Binary Probability help

[vertex]

Suppose we wanted to create a 12-digit bit string (a bit string is a binary number consisting of only ones and zeros).

How many different 12-digit bit strings are possible?
For this one I did [math]2^{12}[/math] [math] = 4096[/math] Different strings

What is the probability that a12-digit bit string has exactly five ones but begins and ends in zero?(Hint: Remember, all of the different 1’s and 0’s are indistinguishable from one another.)

What is the probability that a12-digit bit string has at least eight ones but begins and ends in zero? (Hint: break it up into cases)

The last 2 have me a bit puzzled as I am not sure where to begin.
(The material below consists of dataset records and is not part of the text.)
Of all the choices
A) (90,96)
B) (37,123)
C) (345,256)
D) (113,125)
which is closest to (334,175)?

Could someone tutor me.

 

[pka]

[QUOTE="vertex, post: 535246, member: 92038"
What is the probability that a12-digit bit string has at least eight ones but begins and ends in zero? (Hint: break it up into cases)[/QUOTE]
Lets play the back-of-the-book game. The textbook has the answers. So we look the answer up.
We see \(\displaystyle\sum\limits_{k = 8}^{10} {\frac{{10!}}{{k!(10 - k)!}}} \), What the heck?
Well you explain it!

 

[lex]

We see \(\displaystyle\sum\limits_{k = 8}^{10} {\frac{{10!}}{{k!(10 - k)!}}} \), What the heck?
Well you explain it!

Probability

 

[vertex]

Would that be [math]12![/math] / [math]8!(12-8)![/math] = [math]12![/math] / [math]8!4![/math] = [math]12*11*10*9[/math] / [math]4*3*2*1[/math] = [math]11880 / 24[/math] = [math]49.17[/math]

 

[lex]

What is the probability that a12-digit bit string has exactly five ones but begins and ends in zero?(Hint: Remember, all of the different 1’s and 0’s are indistinguishable from one another.)

That effectively means you have 10 spaces into which you can put five ones. Work out how many arrangements there are for this and divide by 4096 to get the probability.
(Assuming all 4096 strings are equally likely to occur).

 

[lex]

Your post appeared after I made my post. Do you know how many combinations there are when choosing 5 objects from 10?